··· Listed records
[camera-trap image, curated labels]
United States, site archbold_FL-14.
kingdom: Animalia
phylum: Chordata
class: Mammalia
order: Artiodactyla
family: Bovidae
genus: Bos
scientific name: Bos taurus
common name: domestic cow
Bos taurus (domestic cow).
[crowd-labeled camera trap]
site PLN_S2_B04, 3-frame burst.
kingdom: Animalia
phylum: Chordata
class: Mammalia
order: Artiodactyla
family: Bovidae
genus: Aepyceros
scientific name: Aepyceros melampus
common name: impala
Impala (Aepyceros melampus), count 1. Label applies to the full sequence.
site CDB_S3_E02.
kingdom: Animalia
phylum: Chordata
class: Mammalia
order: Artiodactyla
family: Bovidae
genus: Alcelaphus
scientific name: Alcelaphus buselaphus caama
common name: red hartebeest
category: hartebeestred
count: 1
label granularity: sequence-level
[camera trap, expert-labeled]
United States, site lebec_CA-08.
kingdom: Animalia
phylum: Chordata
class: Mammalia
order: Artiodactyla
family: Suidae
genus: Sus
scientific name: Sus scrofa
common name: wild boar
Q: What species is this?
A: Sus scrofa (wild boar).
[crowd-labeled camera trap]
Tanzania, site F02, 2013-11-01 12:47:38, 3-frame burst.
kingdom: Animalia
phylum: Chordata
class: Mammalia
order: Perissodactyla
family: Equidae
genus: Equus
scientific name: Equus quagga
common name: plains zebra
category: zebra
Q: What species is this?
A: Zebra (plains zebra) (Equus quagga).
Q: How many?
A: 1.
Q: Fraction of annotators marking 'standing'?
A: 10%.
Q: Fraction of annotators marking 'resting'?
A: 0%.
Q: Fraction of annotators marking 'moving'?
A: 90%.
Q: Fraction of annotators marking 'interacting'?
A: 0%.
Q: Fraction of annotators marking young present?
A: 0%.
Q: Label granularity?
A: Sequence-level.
······
Lines before the one containing "Q: Fraction of annotators marking 'interacting'?" are not wanted; please set down that line and every line after it through the end of the material, exactly.

Q: Fraction of annotators marking 'interacting'?
A: 0%.
Q: Fraction of annotators marking young present?
A: 0%.
Q: Label granularity?
A: Sequence-level.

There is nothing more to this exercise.